- **Activity**: An exact reprint of all the records is the expected answer.

======

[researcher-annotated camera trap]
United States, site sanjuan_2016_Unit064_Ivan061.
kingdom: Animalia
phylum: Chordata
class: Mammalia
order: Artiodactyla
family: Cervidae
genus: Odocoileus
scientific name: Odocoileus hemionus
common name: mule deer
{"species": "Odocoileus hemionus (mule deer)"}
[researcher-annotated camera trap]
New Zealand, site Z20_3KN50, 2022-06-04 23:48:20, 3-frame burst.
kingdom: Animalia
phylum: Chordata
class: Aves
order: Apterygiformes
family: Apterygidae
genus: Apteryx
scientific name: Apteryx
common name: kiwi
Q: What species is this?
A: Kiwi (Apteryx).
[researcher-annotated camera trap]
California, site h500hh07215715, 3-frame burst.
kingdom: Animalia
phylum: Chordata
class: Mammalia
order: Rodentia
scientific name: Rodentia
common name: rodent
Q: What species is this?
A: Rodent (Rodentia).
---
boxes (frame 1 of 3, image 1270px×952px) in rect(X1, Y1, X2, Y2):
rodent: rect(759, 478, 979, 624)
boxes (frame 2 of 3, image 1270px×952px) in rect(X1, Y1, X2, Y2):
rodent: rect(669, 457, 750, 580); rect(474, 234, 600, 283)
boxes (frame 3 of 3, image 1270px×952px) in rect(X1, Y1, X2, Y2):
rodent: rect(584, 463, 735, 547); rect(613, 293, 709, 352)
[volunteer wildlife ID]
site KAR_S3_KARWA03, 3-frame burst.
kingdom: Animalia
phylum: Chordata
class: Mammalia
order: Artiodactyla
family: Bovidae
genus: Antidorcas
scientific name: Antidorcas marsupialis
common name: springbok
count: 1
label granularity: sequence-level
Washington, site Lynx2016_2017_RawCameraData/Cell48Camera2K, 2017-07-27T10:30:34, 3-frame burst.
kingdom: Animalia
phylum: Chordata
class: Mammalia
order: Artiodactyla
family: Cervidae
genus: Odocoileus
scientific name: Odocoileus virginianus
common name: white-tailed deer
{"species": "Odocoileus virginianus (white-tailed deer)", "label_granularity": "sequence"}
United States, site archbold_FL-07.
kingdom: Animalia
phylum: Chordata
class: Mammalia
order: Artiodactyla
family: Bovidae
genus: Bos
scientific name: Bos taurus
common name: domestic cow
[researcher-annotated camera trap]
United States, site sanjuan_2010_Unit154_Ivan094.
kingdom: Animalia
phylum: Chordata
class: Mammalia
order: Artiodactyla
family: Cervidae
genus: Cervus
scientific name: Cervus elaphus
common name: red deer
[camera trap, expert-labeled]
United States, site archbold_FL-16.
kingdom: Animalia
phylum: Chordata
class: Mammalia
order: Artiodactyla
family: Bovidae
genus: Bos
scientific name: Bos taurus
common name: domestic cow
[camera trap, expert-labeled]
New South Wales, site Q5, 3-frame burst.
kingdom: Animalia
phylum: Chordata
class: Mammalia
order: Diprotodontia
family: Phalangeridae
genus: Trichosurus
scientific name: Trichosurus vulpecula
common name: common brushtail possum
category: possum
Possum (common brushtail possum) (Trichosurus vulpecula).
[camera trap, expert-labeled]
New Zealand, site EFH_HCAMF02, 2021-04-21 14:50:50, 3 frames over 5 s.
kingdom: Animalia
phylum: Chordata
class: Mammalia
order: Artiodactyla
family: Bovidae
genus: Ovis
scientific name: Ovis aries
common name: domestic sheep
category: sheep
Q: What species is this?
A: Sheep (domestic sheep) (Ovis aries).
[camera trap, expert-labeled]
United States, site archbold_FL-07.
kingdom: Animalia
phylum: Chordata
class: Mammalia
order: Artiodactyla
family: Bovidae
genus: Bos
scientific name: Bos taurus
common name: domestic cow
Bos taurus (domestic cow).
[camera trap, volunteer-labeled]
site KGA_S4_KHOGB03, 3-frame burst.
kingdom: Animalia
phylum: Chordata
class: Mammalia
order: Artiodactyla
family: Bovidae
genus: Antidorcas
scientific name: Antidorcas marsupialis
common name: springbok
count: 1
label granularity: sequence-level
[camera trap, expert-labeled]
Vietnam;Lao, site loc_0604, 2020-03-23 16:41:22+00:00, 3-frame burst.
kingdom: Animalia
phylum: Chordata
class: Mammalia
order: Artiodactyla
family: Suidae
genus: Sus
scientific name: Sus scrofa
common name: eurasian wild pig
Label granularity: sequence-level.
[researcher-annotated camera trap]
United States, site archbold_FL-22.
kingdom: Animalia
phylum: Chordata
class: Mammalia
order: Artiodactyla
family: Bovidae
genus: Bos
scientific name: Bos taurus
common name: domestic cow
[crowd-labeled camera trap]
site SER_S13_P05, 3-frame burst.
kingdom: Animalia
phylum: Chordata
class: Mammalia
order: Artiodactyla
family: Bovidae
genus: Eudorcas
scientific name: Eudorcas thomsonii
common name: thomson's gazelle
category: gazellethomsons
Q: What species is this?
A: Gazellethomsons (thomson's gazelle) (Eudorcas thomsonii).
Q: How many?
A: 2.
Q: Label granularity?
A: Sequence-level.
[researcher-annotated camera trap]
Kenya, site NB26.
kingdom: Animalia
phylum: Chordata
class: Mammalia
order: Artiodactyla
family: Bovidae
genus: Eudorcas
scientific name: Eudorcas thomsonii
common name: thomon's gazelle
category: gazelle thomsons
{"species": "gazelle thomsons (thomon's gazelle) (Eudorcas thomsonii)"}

======

- **Answer box**:
[researcher-annotated camera trap]
United States, site sanjuan_2016_Unit064_Ivan061.
kingdom: Animalia
phylum: Chordata
class: Mammalia
order: Artiodactyla
family: Cervidae
genus: Odocoileus
scientific name: Odocoileus hemionus
common name: mule deer
{"species": "Odocoileus hemionus (mule deer)"}
[researcher-annotated camera trap]
New Zealand, site Z20_3KN50, 2022-06-04 23:48:20, 3-frame burst.
kingdom: Animalia
phylum: Chordata
class: Aves
order: Apterygiformes
family: Apterygidae
genus: Apteryx
scientific name: Apteryx
common name: kiwi
Q: What species is this?
A: Kiwi (Apteryx).
[researcher-annotated camera trap]
California, site h500hh07215715, 3-frame burst.
kingdom: Animalia
phylum: Chordata
class: Mammalia
order: Rodentia
scientific name: Rodentia
common name: rodent
Q: What species is this?
A: Rodent (Rodentia).
---
boxes (frame 1 of 3, image 1270px×952px) in rect(X1, Y1, X2, Y2):
rodent: rect(759, 478, 979, 624)
boxes (frame 2 of 3, image 1270px×952px) in rect(X1, Y1, X2, Y2):
rodent: rect(669, 457, 750, 580); rect(474, 234, 600, 283)
boxes (frame 3 of 3, image 1270px×952px) in rect(X1, Y1, X2, Y2):
rodent: rect(584, 463, 735, 547); rect(613, 293, 709, 352)
[volunteer wildlife ID]
site KAR_S3_KARWA03, 3-frame burst.
kingdom: Animalia
phylum: Chordata
class: Mammalia
order: Artiodactyla
family: Bovidae
genus: Antidorcas
scientific name: Antidorcas marsupialis
common name: springbok
count: 1
label granularity: sequence-level
Washington, site Lynx2016_2017_RawCameraData/Cell48Camera2K, 2017-07-27T10:30:34, 3-frame burst.
kingdom: Animalia
phylum: Chordata
class: Mammalia
order: Artiodactyla
family: Cervidae
genus: Odocoileus
scientific name: Odocoileus virginianus
common name: white-tailed deer
{"species": "Odocoileus virginianus (white-tailed deer)", "label_granularity": "sequence"}
United States, site archbold_FL-07.
kingdom: Animalia
phylum: Chordata
class: Mammalia
order: Artiodactyla
family: Bovidae
genus: Bos
scientific name: Bos taurus
common name: domestic cow
[researcher-annotated camera trap]
United States, site sanjuan_2010_Unit154_Ivan094.
kingdom: Animalia
phylum: Chordata
class: Mammalia
order: Artiodactyla
family: Cervidae
genus: Cervus
scientific name: Cervus elaphus
common name: red deer
[camera trap, expert-labeled]
United States, site archbold_FL-16.
kingdom: Animalia
phylum: Chordata
class: Mammalia
order: Artiodactyla
family: Bovidae
genus: Bos
scientific name: Bos taurus
common name: domestic cow
[camera trap, expert-labeled]
New South Wales, site Q5, 3-frame burst.
kingdom: Animalia
phylum: Chordata
class: Mammalia
order: Diprotodontia
family: Phalangeridae
genus: Trichosurus
scientific name: Trichosurus vulpecula
common name: common brushtail possum
category: possum
Possum (common brushtail possum) (Trichosurus vulpecula).
[camera trap, expert-labeled]
New Zealand, site EFH_HCAMF02, 2021-04-21 14:50:50, 3 frames over 5 s.
kingdom: Animalia
phylum: Chordata
class: Mammalia
order: Artiodactyla
family: Bovidae
genus: Ovis
scientific name: Ovis aries
common name: domestic sheep
category: sheep
Q: What species is this?
A: Sheep (domestic sheep) (Ovis aries).
[camera trap, expert-labeled]
United States, site archbold_FL-07.
kingdom: Animalia
phylum: Chordata
class: Mammalia
order: Artiodactyla
family: Bovidae
genus: Bos
scientific name: Bos taurus
common name: domestic cow
Bos taurus (domestic cow).
[camera trap, volunteer-labeled]
site KGA_S4_KHOGB03, 3-frame burst.
kingdom: Animalia
phylum: Chordata
class: Mammalia
order: Artiodactyla
family: Bovidae
genus: Antidorcas
scientific name: Antidorcas marsupialis
common name: springbok
count: 1
label granularity: sequence-level
[camera trap, expert-labeled]
Vietnam;Lao, site loc_0604, 2020-03-23 16:41:22+00:00, 3-frame burst.
kingdom: Animalia
phylum: Chordata
class: Mammalia
order: Artiodactyla
family: Suidae
genus: Sus
scientific name: Sus scrofa
common name: eurasian wild pig
Label granularity: sequence-level.
[researcher-annotated camera trap]
United States, site archbold_FL-22.
kingdom: Animalia
phylum: Chordata
class: Mammalia
order: Artiodactyla
family: Bovidae
genus: Bos
scientific name: Bos taurus
common name: domestic cow
[crowd-labeled camera trap]
site SER_S13_P05, 3-frame burst.
kingdom: Animalia
phylum: Chordata
class: Mammalia
order: Artiodactyla
family: Bovidae
genus: Eudorcas
scientific name: Eudorcas thomsonii
common name: thomson's gazelle
category: gazellethomsons
Q: What species is this?
A: Gazellethomsons (thomson's gazelle) (Eudorcas thomsonii).
Q: How many?
A: 2.
Q: Label granularity?
A: Sequence-level.
[researcher-annotated camera trap]
Kenya, site NB26.
kingdom: Animalia
phylum: Chordata
class: Mammalia
order: Artiodactyla
family: Bovidae
genus: Eudorcas
scientific name: Eudorcas thomsonii
common name: thomon's gazelle
category: gazelle thomsons
{"species": "gazelle thomsons (thomon's gazelle) (Eudorcas thomsonii)"}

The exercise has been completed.